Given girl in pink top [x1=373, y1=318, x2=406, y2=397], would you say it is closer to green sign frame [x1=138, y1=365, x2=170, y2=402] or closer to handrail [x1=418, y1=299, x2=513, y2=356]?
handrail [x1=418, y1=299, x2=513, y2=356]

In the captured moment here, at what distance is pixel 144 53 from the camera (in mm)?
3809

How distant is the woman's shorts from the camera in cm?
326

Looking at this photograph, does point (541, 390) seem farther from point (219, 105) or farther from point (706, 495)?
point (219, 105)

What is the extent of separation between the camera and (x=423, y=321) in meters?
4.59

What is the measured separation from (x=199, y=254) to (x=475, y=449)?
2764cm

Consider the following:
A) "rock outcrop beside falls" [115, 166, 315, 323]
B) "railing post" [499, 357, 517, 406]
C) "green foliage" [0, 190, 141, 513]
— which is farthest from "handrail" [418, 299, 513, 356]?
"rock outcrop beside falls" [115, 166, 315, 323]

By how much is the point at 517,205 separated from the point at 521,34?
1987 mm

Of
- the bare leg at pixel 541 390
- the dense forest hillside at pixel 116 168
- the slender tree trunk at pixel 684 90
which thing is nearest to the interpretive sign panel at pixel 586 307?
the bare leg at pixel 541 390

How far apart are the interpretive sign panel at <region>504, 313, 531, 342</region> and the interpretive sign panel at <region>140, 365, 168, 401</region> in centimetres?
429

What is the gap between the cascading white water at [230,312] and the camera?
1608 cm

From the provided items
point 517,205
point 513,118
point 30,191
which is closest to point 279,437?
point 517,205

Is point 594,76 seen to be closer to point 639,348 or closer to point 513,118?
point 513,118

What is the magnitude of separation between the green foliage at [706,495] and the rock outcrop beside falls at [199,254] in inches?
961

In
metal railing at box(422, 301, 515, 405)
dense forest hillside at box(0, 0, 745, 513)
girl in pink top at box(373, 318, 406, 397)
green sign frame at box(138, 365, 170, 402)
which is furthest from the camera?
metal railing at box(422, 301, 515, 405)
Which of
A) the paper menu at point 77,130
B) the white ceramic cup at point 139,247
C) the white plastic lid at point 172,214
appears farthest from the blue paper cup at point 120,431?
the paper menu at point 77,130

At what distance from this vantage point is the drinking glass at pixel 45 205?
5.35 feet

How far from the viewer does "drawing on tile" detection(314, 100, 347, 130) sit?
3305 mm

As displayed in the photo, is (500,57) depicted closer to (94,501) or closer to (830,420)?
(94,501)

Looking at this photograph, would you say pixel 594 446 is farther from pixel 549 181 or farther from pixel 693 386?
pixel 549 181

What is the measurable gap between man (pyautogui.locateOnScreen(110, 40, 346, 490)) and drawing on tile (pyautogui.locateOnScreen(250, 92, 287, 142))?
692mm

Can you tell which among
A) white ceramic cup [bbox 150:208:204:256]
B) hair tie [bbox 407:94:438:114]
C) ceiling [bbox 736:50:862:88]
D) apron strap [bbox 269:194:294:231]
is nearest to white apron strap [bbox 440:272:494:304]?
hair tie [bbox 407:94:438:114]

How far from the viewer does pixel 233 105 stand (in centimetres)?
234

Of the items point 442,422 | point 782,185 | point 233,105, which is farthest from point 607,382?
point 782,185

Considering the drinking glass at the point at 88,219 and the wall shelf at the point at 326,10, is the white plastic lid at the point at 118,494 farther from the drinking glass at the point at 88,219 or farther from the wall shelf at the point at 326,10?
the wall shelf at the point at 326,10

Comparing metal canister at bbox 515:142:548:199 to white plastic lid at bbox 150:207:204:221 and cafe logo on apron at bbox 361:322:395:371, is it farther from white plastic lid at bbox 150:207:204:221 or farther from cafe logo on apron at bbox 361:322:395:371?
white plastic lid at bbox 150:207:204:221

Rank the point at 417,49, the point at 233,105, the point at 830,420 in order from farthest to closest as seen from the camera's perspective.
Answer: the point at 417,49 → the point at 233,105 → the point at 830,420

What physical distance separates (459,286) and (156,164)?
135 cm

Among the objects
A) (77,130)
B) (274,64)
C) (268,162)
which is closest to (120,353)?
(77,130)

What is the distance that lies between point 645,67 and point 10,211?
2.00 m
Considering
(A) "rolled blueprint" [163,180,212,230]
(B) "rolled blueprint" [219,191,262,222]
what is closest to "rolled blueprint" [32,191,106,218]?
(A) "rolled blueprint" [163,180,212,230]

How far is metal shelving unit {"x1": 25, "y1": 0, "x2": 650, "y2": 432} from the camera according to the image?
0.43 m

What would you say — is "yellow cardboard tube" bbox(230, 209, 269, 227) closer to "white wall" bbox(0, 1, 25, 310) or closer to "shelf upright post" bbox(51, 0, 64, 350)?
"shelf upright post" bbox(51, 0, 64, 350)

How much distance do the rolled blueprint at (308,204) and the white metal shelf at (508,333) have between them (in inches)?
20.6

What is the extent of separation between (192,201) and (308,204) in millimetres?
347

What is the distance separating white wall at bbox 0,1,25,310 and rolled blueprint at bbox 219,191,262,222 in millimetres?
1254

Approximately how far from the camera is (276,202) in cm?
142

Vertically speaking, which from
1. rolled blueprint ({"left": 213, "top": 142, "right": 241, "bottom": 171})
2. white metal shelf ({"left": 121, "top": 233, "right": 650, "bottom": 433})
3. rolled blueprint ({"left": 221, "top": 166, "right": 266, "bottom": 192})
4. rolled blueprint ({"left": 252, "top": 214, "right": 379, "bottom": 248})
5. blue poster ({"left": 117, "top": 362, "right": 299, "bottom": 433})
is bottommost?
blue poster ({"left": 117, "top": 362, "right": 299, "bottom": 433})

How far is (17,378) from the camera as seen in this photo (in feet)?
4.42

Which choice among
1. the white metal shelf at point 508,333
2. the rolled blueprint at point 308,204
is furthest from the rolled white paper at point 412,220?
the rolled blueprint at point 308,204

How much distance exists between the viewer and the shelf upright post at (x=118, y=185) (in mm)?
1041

#### Your goal
Please quote, word for word, the lines of the records from the one containing "Vertically speaking, which from" through the end of the records, inclusive.

#### Task solution
Vertically speaking, which from
1. rolled blueprint ({"left": 213, "top": 142, "right": 241, "bottom": 171})
2. white metal shelf ({"left": 121, "top": 233, "right": 650, "bottom": 433})
3. rolled blueprint ({"left": 221, "top": 166, "right": 266, "bottom": 192})
4. rolled blueprint ({"left": 252, "top": 214, "right": 379, "bottom": 248})
5. blue poster ({"left": 117, "top": 362, "right": 299, "bottom": 433})
is bottommost?
blue poster ({"left": 117, "top": 362, "right": 299, "bottom": 433})

How far is (17,378) from the camera as seen in this photo (in feet)?
4.42

Which choice among
1. the white metal shelf at point 508,333
2. the rolled blueprint at point 308,204
is furthest from the rolled white paper at point 412,220?
the rolled blueprint at point 308,204

How much distance exists between the viewer and the shelf upright post at (x=118, y=185) (in mm)?
1041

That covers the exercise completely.